Consignes à respecter =
Dans l'extrait consacré à la manifestation contre le projet de loi, recopiez à l'identique tout le passage qui va de « Pour cette manifestation, un » jusqu'à « été un succès ? ».

Extrait du document =
★ ★ ★ ★
Pour cette manifestation, un travail de terrain était nécessaire : rallier les filles, mobiliser les Françaises, leur expliquer le projet de loi, leur faire comprendre qu’il n’y avait pas d’exception et que la loi s’appliquerait à toutes, qu’en défendant les étrangères on se défendait soi-même. Notre intérêt était de faire évoluer la loi dans le sens d’une volonté politique de lutte contre le proxénétisme, alors que la notion de racolage passif inscrite dans cette loi est dirigée contre les femmes. Aujourd’hui que la répression s’exerce surtout sur les étrangères, pas encore, ou de façon ponctuelle, sur les « locales », qui parfois négocient avec la police, ce qui peut les protèger pour l’instant.

Considérez-vous que la manifestation nationale du 5 novembre 2002 a été un succès ?
★ ★ ★ ★
Données fournies =
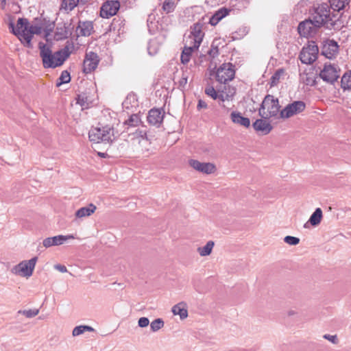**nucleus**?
Masks as SVG:
<instances>
[{"label":"nucleus","mask_w":351,"mask_h":351,"mask_svg":"<svg viewBox=\"0 0 351 351\" xmlns=\"http://www.w3.org/2000/svg\"><path fill=\"white\" fill-rule=\"evenodd\" d=\"M9 27L21 43L27 47H32V40L34 35H38L42 32L40 26L30 23L27 19L24 18H19L16 25L10 23Z\"/></svg>","instance_id":"obj_1"},{"label":"nucleus","mask_w":351,"mask_h":351,"mask_svg":"<svg viewBox=\"0 0 351 351\" xmlns=\"http://www.w3.org/2000/svg\"><path fill=\"white\" fill-rule=\"evenodd\" d=\"M40 56L45 68H56L61 66L69 56L66 51H58L52 53L49 47L41 43H39Z\"/></svg>","instance_id":"obj_2"},{"label":"nucleus","mask_w":351,"mask_h":351,"mask_svg":"<svg viewBox=\"0 0 351 351\" xmlns=\"http://www.w3.org/2000/svg\"><path fill=\"white\" fill-rule=\"evenodd\" d=\"M117 136L112 126L105 125L102 127L93 128L88 132V138L95 143H112Z\"/></svg>","instance_id":"obj_3"},{"label":"nucleus","mask_w":351,"mask_h":351,"mask_svg":"<svg viewBox=\"0 0 351 351\" xmlns=\"http://www.w3.org/2000/svg\"><path fill=\"white\" fill-rule=\"evenodd\" d=\"M280 108L278 99L273 95H267L262 102L259 114L265 119L277 117L281 112Z\"/></svg>","instance_id":"obj_4"},{"label":"nucleus","mask_w":351,"mask_h":351,"mask_svg":"<svg viewBox=\"0 0 351 351\" xmlns=\"http://www.w3.org/2000/svg\"><path fill=\"white\" fill-rule=\"evenodd\" d=\"M131 141L137 152L142 154H149L152 142L148 138L147 131L136 130L132 134Z\"/></svg>","instance_id":"obj_5"},{"label":"nucleus","mask_w":351,"mask_h":351,"mask_svg":"<svg viewBox=\"0 0 351 351\" xmlns=\"http://www.w3.org/2000/svg\"><path fill=\"white\" fill-rule=\"evenodd\" d=\"M312 19L317 27H321L332 20L329 6L327 3L319 5L313 14Z\"/></svg>","instance_id":"obj_6"},{"label":"nucleus","mask_w":351,"mask_h":351,"mask_svg":"<svg viewBox=\"0 0 351 351\" xmlns=\"http://www.w3.org/2000/svg\"><path fill=\"white\" fill-rule=\"evenodd\" d=\"M235 70L232 63L222 64L216 71V80L220 83H226L234 79Z\"/></svg>","instance_id":"obj_7"},{"label":"nucleus","mask_w":351,"mask_h":351,"mask_svg":"<svg viewBox=\"0 0 351 351\" xmlns=\"http://www.w3.org/2000/svg\"><path fill=\"white\" fill-rule=\"evenodd\" d=\"M37 257H34L29 261H23L16 265L13 269V272L23 277H30L35 268Z\"/></svg>","instance_id":"obj_8"},{"label":"nucleus","mask_w":351,"mask_h":351,"mask_svg":"<svg viewBox=\"0 0 351 351\" xmlns=\"http://www.w3.org/2000/svg\"><path fill=\"white\" fill-rule=\"evenodd\" d=\"M339 75L340 69L331 64H325L319 73V76L324 81L331 84L337 81Z\"/></svg>","instance_id":"obj_9"},{"label":"nucleus","mask_w":351,"mask_h":351,"mask_svg":"<svg viewBox=\"0 0 351 351\" xmlns=\"http://www.w3.org/2000/svg\"><path fill=\"white\" fill-rule=\"evenodd\" d=\"M317 53L318 47L313 42L302 48L300 54V59L302 63L311 64L316 60Z\"/></svg>","instance_id":"obj_10"},{"label":"nucleus","mask_w":351,"mask_h":351,"mask_svg":"<svg viewBox=\"0 0 351 351\" xmlns=\"http://www.w3.org/2000/svg\"><path fill=\"white\" fill-rule=\"evenodd\" d=\"M306 108V104L302 101H295L288 104L280 113V117L287 119L303 112Z\"/></svg>","instance_id":"obj_11"},{"label":"nucleus","mask_w":351,"mask_h":351,"mask_svg":"<svg viewBox=\"0 0 351 351\" xmlns=\"http://www.w3.org/2000/svg\"><path fill=\"white\" fill-rule=\"evenodd\" d=\"M203 29L204 24L201 23H196L191 27V30L189 39L190 40V45H193L195 48H199L204 37Z\"/></svg>","instance_id":"obj_12"},{"label":"nucleus","mask_w":351,"mask_h":351,"mask_svg":"<svg viewBox=\"0 0 351 351\" xmlns=\"http://www.w3.org/2000/svg\"><path fill=\"white\" fill-rule=\"evenodd\" d=\"M188 163L194 170L204 174H213L217 171L216 165L212 162H202L195 159H190Z\"/></svg>","instance_id":"obj_13"},{"label":"nucleus","mask_w":351,"mask_h":351,"mask_svg":"<svg viewBox=\"0 0 351 351\" xmlns=\"http://www.w3.org/2000/svg\"><path fill=\"white\" fill-rule=\"evenodd\" d=\"M99 62V58L97 53L89 52L86 53L83 62V72L84 73H90L94 71Z\"/></svg>","instance_id":"obj_14"},{"label":"nucleus","mask_w":351,"mask_h":351,"mask_svg":"<svg viewBox=\"0 0 351 351\" xmlns=\"http://www.w3.org/2000/svg\"><path fill=\"white\" fill-rule=\"evenodd\" d=\"M120 8L119 1H107L101 6L100 16L102 18L108 19L115 15Z\"/></svg>","instance_id":"obj_15"},{"label":"nucleus","mask_w":351,"mask_h":351,"mask_svg":"<svg viewBox=\"0 0 351 351\" xmlns=\"http://www.w3.org/2000/svg\"><path fill=\"white\" fill-rule=\"evenodd\" d=\"M317 27L315 25L314 20L312 19L301 22L298 25V29L300 36L308 37L315 34Z\"/></svg>","instance_id":"obj_16"},{"label":"nucleus","mask_w":351,"mask_h":351,"mask_svg":"<svg viewBox=\"0 0 351 351\" xmlns=\"http://www.w3.org/2000/svg\"><path fill=\"white\" fill-rule=\"evenodd\" d=\"M339 51V46L334 40H326L324 43L322 48V53L328 59L335 58Z\"/></svg>","instance_id":"obj_17"},{"label":"nucleus","mask_w":351,"mask_h":351,"mask_svg":"<svg viewBox=\"0 0 351 351\" xmlns=\"http://www.w3.org/2000/svg\"><path fill=\"white\" fill-rule=\"evenodd\" d=\"M165 112L158 108L151 109L147 115V122L152 125L159 127L163 121Z\"/></svg>","instance_id":"obj_18"},{"label":"nucleus","mask_w":351,"mask_h":351,"mask_svg":"<svg viewBox=\"0 0 351 351\" xmlns=\"http://www.w3.org/2000/svg\"><path fill=\"white\" fill-rule=\"evenodd\" d=\"M73 235H58L53 237H48L43 240V244L45 247H50L52 246L60 245L63 244L69 239H73Z\"/></svg>","instance_id":"obj_19"},{"label":"nucleus","mask_w":351,"mask_h":351,"mask_svg":"<svg viewBox=\"0 0 351 351\" xmlns=\"http://www.w3.org/2000/svg\"><path fill=\"white\" fill-rule=\"evenodd\" d=\"M254 128L257 132H260L262 134H267L272 129L271 124L263 119H257L253 123Z\"/></svg>","instance_id":"obj_20"},{"label":"nucleus","mask_w":351,"mask_h":351,"mask_svg":"<svg viewBox=\"0 0 351 351\" xmlns=\"http://www.w3.org/2000/svg\"><path fill=\"white\" fill-rule=\"evenodd\" d=\"M230 13V10L226 8H221L211 16L209 20V23L212 26L217 25L221 20H222L224 17L228 16Z\"/></svg>","instance_id":"obj_21"},{"label":"nucleus","mask_w":351,"mask_h":351,"mask_svg":"<svg viewBox=\"0 0 351 351\" xmlns=\"http://www.w3.org/2000/svg\"><path fill=\"white\" fill-rule=\"evenodd\" d=\"M232 121L237 125L248 128L250 125V119L244 117L241 115V112H232L230 114Z\"/></svg>","instance_id":"obj_22"},{"label":"nucleus","mask_w":351,"mask_h":351,"mask_svg":"<svg viewBox=\"0 0 351 351\" xmlns=\"http://www.w3.org/2000/svg\"><path fill=\"white\" fill-rule=\"evenodd\" d=\"M235 94V90L234 88H230V86H225L224 89L222 90H219V101L223 104L225 101H231Z\"/></svg>","instance_id":"obj_23"},{"label":"nucleus","mask_w":351,"mask_h":351,"mask_svg":"<svg viewBox=\"0 0 351 351\" xmlns=\"http://www.w3.org/2000/svg\"><path fill=\"white\" fill-rule=\"evenodd\" d=\"M97 209V207L93 204H90L87 207H82L78 209L75 213V217L77 218H82L90 216L93 214Z\"/></svg>","instance_id":"obj_24"},{"label":"nucleus","mask_w":351,"mask_h":351,"mask_svg":"<svg viewBox=\"0 0 351 351\" xmlns=\"http://www.w3.org/2000/svg\"><path fill=\"white\" fill-rule=\"evenodd\" d=\"M197 49L198 48L193 47V45H190L189 47H184L180 57L182 63L184 64H187L191 60L192 53Z\"/></svg>","instance_id":"obj_25"},{"label":"nucleus","mask_w":351,"mask_h":351,"mask_svg":"<svg viewBox=\"0 0 351 351\" xmlns=\"http://www.w3.org/2000/svg\"><path fill=\"white\" fill-rule=\"evenodd\" d=\"M172 312L174 315H180L181 319H185L188 316L186 305L184 302H180L173 306Z\"/></svg>","instance_id":"obj_26"},{"label":"nucleus","mask_w":351,"mask_h":351,"mask_svg":"<svg viewBox=\"0 0 351 351\" xmlns=\"http://www.w3.org/2000/svg\"><path fill=\"white\" fill-rule=\"evenodd\" d=\"M78 30L82 36H88L91 34L93 30V25L90 22L80 23Z\"/></svg>","instance_id":"obj_27"},{"label":"nucleus","mask_w":351,"mask_h":351,"mask_svg":"<svg viewBox=\"0 0 351 351\" xmlns=\"http://www.w3.org/2000/svg\"><path fill=\"white\" fill-rule=\"evenodd\" d=\"M322 217L323 215L322 209L320 208H317L310 217L308 221L313 226H317L320 223Z\"/></svg>","instance_id":"obj_28"},{"label":"nucleus","mask_w":351,"mask_h":351,"mask_svg":"<svg viewBox=\"0 0 351 351\" xmlns=\"http://www.w3.org/2000/svg\"><path fill=\"white\" fill-rule=\"evenodd\" d=\"M350 0H330V8L334 11H340L348 5Z\"/></svg>","instance_id":"obj_29"},{"label":"nucleus","mask_w":351,"mask_h":351,"mask_svg":"<svg viewBox=\"0 0 351 351\" xmlns=\"http://www.w3.org/2000/svg\"><path fill=\"white\" fill-rule=\"evenodd\" d=\"M214 245L215 243L213 241H209L205 246L198 247L197 252L202 256H208L211 254Z\"/></svg>","instance_id":"obj_30"},{"label":"nucleus","mask_w":351,"mask_h":351,"mask_svg":"<svg viewBox=\"0 0 351 351\" xmlns=\"http://www.w3.org/2000/svg\"><path fill=\"white\" fill-rule=\"evenodd\" d=\"M301 80L302 82L308 86H313L315 84V79L313 72L304 71L301 75Z\"/></svg>","instance_id":"obj_31"},{"label":"nucleus","mask_w":351,"mask_h":351,"mask_svg":"<svg viewBox=\"0 0 351 351\" xmlns=\"http://www.w3.org/2000/svg\"><path fill=\"white\" fill-rule=\"evenodd\" d=\"M69 32L64 25L57 27L55 32L54 38L57 40L67 38Z\"/></svg>","instance_id":"obj_32"},{"label":"nucleus","mask_w":351,"mask_h":351,"mask_svg":"<svg viewBox=\"0 0 351 351\" xmlns=\"http://www.w3.org/2000/svg\"><path fill=\"white\" fill-rule=\"evenodd\" d=\"M285 75V70L284 69H280L277 70L275 73L271 77V86H274L277 85L280 79L282 78Z\"/></svg>","instance_id":"obj_33"},{"label":"nucleus","mask_w":351,"mask_h":351,"mask_svg":"<svg viewBox=\"0 0 351 351\" xmlns=\"http://www.w3.org/2000/svg\"><path fill=\"white\" fill-rule=\"evenodd\" d=\"M78 3L79 0H62L61 9L66 11H71L77 5Z\"/></svg>","instance_id":"obj_34"},{"label":"nucleus","mask_w":351,"mask_h":351,"mask_svg":"<svg viewBox=\"0 0 351 351\" xmlns=\"http://www.w3.org/2000/svg\"><path fill=\"white\" fill-rule=\"evenodd\" d=\"M141 122L140 117L134 114H132L128 120L125 121V124L130 127H136L138 126Z\"/></svg>","instance_id":"obj_35"},{"label":"nucleus","mask_w":351,"mask_h":351,"mask_svg":"<svg viewBox=\"0 0 351 351\" xmlns=\"http://www.w3.org/2000/svg\"><path fill=\"white\" fill-rule=\"evenodd\" d=\"M70 80H71L70 73L67 71H63L61 73L60 76L58 79L56 86H60L63 84L69 82Z\"/></svg>","instance_id":"obj_36"},{"label":"nucleus","mask_w":351,"mask_h":351,"mask_svg":"<svg viewBox=\"0 0 351 351\" xmlns=\"http://www.w3.org/2000/svg\"><path fill=\"white\" fill-rule=\"evenodd\" d=\"M129 104H132V108L138 106V100L135 95H129L126 97L125 100L123 102V105L126 108H129Z\"/></svg>","instance_id":"obj_37"},{"label":"nucleus","mask_w":351,"mask_h":351,"mask_svg":"<svg viewBox=\"0 0 351 351\" xmlns=\"http://www.w3.org/2000/svg\"><path fill=\"white\" fill-rule=\"evenodd\" d=\"M341 87L343 89L351 90V73H346L341 78Z\"/></svg>","instance_id":"obj_38"},{"label":"nucleus","mask_w":351,"mask_h":351,"mask_svg":"<svg viewBox=\"0 0 351 351\" xmlns=\"http://www.w3.org/2000/svg\"><path fill=\"white\" fill-rule=\"evenodd\" d=\"M93 331V328L90 326H80L75 327L73 330V336H78L81 334H82L84 331Z\"/></svg>","instance_id":"obj_39"},{"label":"nucleus","mask_w":351,"mask_h":351,"mask_svg":"<svg viewBox=\"0 0 351 351\" xmlns=\"http://www.w3.org/2000/svg\"><path fill=\"white\" fill-rule=\"evenodd\" d=\"M77 104L80 105L82 108H88L89 106V101L86 96L84 95H78Z\"/></svg>","instance_id":"obj_40"},{"label":"nucleus","mask_w":351,"mask_h":351,"mask_svg":"<svg viewBox=\"0 0 351 351\" xmlns=\"http://www.w3.org/2000/svg\"><path fill=\"white\" fill-rule=\"evenodd\" d=\"M205 93L213 99H217L219 98V90L216 91L213 86H209L206 88Z\"/></svg>","instance_id":"obj_41"},{"label":"nucleus","mask_w":351,"mask_h":351,"mask_svg":"<svg viewBox=\"0 0 351 351\" xmlns=\"http://www.w3.org/2000/svg\"><path fill=\"white\" fill-rule=\"evenodd\" d=\"M175 8V3L172 0H165L162 9L167 13L171 12Z\"/></svg>","instance_id":"obj_42"},{"label":"nucleus","mask_w":351,"mask_h":351,"mask_svg":"<svg viewBox=\"0 0 351 351\" xmlns=\"http://www.w3.org/2000/svg\"><path fill=\"white\" fill-rule=\"evenodd\" d=\"M164 326V322L161 319H157L154 320L151 323V328L153 331H157Z\"/></svg>","instance_id":"obj_43"},{"label":"nucleus","mask_w":351,"mask_h":351,"mask_svg":"<svg viewBox=\"0 0 351 351\" xmlns=\"http://www.w3.org/2000/svg\"><path fill=\"white\" fill-rule=\"evenodd\" d=\"M285 242L291 245H295L299 243L300 239L295 237L287 236L284 239Z\"/></svg>","instance_id":"obj_44"},{"label":"nucleus","mask_w":351,"mask_h":351,"mask_svg":"<svg viewBox=\"0 0 351 351\" xmlns=\"http://www.w3.org/2000/svg\"><path fill=\"white\" fill-rule=\"evenodd\" d=\"M38 313H39V311L38 309H34V310L25 311L23 312V314L27 317H32L37 315L38 314Z\"/></svg>","instance_id":"obj_45"},{"label":"nucleus","mask_w":351,"mask_h":351,"mask_svg":"<svg viewBox=\"0 0 351 351\" xmlns=\"http://www.w3.org/2000/svg\"><path fill=\"white\" fill-rule=\"evenodd\" d=\"M149 321L147 317H141L138 319V326L140 327L144 328L149 325Z\"/></svg>","instance_id":"obj_46"},{"label":"nucleus","mask_w":351,"mask_h":351,"mask_svg":"<svg viewBox=\"0 0 351 351\" xmlns=\"http://www.w3.org/2000/svg\"><path fill=\"white\" fill-rule=\"evenodd\" d=\"M54 268L62 273L67 272L66 267L62 265H60V264L56 265L54 266Z\"/></svg>","instance_id":"obj_47"},{"label":"nucleus","mask_w":351,"mask_h":351,"mask_svg":"<svg viewBox=\"0 0 351 351\" xmlns=\"http://www.w3.org/2000/svg\"><path fill=\"white\" fill-rule=\"evenodd\" d=\"M197 108L198 110H201L202 108L206 109L207 108V104L204 101H203L202 99H199V101H198Z\"/></svg>","instance_id":"obj_48"},{"label":"nucleus","mask_w":351,"mask_h":351,"mask_svg":"<svg viewBox=\"0 0 351 351\" xmlns=\"http://www.w3.org/2000/svg\"><path fill=\"white\" fill-rule=\"evenodd\" d=\"M324 338L328 339L332 343H335V340L337 339L336 336H330V335H324Z\"/></svg>","instance_id":"obj_49"},{"label":"nucleus","mask_w":351,"mask_h":351,"mask_svg":"<svg viewBox=\"0 0 351 351\" xmlns=\"http://www.w3.org/2000/svg\"><path fill=\"white\" fill-rule=\"evenodd\" d=\"M6 6V0H0V7L1 9L4 10Z\"/></svg>","instance_id":"obj_50"}]
</instances>
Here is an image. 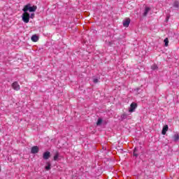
★ ★ ★ ★
Réponse finale =
Pour cette manifestation, un travail de terrain était nécessaire : rallier les filles, mobiliser les Françaises, leur expliquer le projet de loi, leur faire comprendre qu’il n’y avait pas d’exception et que la loi s’appliquerait à toutes, qu’en défendant les étrangères on se défendait soi-même. Notre intérêt était de faire évoluer la loi dans le sens d’une volonté politique de lutte contre le proxénétisme, alors que la notion de racolage passif inscrite dans cette loi est dirigée contre les femmes. Aujourd’hui que la répression s’exerce surtout sur les étrangères, pas encore, ou de façon ponctuelle, sur les « locales », qui parfois négocient avec la police, ce qui peut les protèger pour l’instant.

Considérez-vous que la manifestation nationale du 5 novembre 2002 a été un succès ?